• YOUR OBJECTIVE
Switch "north up" to "north at top" in the rows from the line containing "SDO/AIA 171, 131, 304" down to the line containing "eruption: (410, 359)", and give those lines back with nothing else changed.

• GIVEN DATA
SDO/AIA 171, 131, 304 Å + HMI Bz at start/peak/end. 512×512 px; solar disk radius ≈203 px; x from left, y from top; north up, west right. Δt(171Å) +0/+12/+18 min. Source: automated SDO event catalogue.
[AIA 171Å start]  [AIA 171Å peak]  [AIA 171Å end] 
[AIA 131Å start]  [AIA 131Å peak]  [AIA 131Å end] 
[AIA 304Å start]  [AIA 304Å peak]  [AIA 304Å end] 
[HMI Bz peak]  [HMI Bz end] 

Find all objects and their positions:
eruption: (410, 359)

* * *

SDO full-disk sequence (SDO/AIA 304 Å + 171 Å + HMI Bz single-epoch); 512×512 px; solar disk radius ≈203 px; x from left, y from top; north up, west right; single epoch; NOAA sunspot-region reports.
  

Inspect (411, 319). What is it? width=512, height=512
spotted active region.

• TASK ANSWER
SDO/AIA 171, 131, 304 Å + HMI Bz at start/peak/end. 512×512 px; solar disk radius ≈203 px; x from left, y from top; north at top, west right. Δt(171Å) +0/+12/+18 min. Source: automated SDO event catalogue.
[AIA 171Å start]  [AIA 171Å peak]  [AIA 171Å end] 
[AIA 131Å start]  [AIA 131Å peak]  [AIA 131Å end] 
[AIA 304Å start]  [AIA 304Å peak]  [AIA 304Å end] 
[HMI Bz peak]  [HMI Bz end] 

Find all objects and their positions:
eruption: (410, 359)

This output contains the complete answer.